Quédate en casa, pero en la de verdad.
Hecha un mar de lágrimas, despeinada y en pijama, decido abandonar ese cuchitril apestoso para volver con los míos. Quien mejor que ellos para sanar este roto corazón. Así que, a pesar de toda recomendación nacional de no abandonar nuestros hogares para no caer en las garras del virus asesino, me lanzo sin vacilación a formar parte de ese grupo de inconscientes clandestinos que se saltan las normas.
Ataviada con gafas de sol, mascarilla y un largo chaquetón, mi figura queda camuflada entre un aspecto de indigente y loca huida del manicomio.Vamos, que estaba hecha una piltrafa.
Con esas pintas consigo llegar al coche, sin que ningún vecino balconazi me amenazara con llamar a la policía o me insultara.
Arranco el motor, suspiro con amargura, y acompañada de sus recuerdos inicio el camino de vuelta a casa. Circulo por una ciudad desierta, y ese aspecto apocalíptico me hunde aún más en la tristeza. De vez en cuando me cruzo con algún que otro camión cargado de alimentos, o con alguna ambulancia que transita veloz; pero esa realidad me resulta tan ajena y distante que apenas soy consciente de la hecatombe que me rodea. Solo quiero llegar y acurrucarme en el regazo de mamá.
Hundida en mis divagaciones existenciales me aproximo a una rotonda, donde las luces parpadeantes de un coche patrulla me devuelven al presente de golpe.
¡Mierda!
Quito el pie del acelerador e intento mantener el semblante tranquilo, me miran y, para mi sorpresa, me dejan pasar sin hacer preguntas.
¡Uf, por los pelos!
Por fin llego a la autopista, tan solo quedan cien kilómetros; una distancia que me resulta eterna pero que asumo con valentía.

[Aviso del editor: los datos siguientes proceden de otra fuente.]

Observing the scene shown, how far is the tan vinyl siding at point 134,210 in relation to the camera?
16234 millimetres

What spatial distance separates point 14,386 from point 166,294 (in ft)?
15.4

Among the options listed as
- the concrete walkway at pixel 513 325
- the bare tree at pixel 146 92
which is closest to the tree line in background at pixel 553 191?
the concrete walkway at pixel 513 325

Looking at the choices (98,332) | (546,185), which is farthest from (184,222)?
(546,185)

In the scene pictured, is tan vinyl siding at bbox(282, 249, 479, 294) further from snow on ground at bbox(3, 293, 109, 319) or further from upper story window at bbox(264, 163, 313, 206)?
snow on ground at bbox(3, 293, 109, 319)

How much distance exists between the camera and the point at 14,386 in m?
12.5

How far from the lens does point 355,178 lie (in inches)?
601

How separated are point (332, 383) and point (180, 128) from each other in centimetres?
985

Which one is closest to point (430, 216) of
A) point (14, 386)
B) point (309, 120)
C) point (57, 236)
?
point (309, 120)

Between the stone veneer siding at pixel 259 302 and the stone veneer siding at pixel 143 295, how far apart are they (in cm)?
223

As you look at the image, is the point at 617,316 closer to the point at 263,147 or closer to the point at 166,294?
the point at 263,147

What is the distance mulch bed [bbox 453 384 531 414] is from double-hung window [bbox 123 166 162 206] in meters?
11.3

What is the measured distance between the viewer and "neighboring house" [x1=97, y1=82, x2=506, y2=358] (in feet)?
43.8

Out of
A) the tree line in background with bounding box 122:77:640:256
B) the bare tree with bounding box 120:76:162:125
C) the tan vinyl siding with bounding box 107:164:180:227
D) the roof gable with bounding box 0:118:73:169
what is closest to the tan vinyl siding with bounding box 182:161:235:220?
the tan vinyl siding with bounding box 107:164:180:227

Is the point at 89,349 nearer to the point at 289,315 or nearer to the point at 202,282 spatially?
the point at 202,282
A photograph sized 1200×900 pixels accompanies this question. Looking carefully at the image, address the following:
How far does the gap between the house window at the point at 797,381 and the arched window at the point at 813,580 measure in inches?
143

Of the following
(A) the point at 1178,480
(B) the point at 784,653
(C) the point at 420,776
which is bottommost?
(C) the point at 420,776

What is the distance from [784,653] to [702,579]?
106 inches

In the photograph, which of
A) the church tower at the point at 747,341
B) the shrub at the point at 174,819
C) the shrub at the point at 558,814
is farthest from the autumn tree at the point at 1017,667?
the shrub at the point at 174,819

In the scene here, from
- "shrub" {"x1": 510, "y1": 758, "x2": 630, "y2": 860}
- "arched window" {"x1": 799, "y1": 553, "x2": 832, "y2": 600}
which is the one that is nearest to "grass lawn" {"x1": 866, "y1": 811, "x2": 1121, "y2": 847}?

Sin embargo, pocas cosas me importan ya.
Falta muy poco, y por designios del destino un nuevo control se asoma en el horizonte.
¡Mierda y mierda!
Esta vez un poli levanta la mano en señal de stop, bajo la ventanilla y se acerca serio. Me pregunta de dónde vengo y a dónde voy.
«Puede ir haciendo la multa agente», contesto con una leve sonrisa.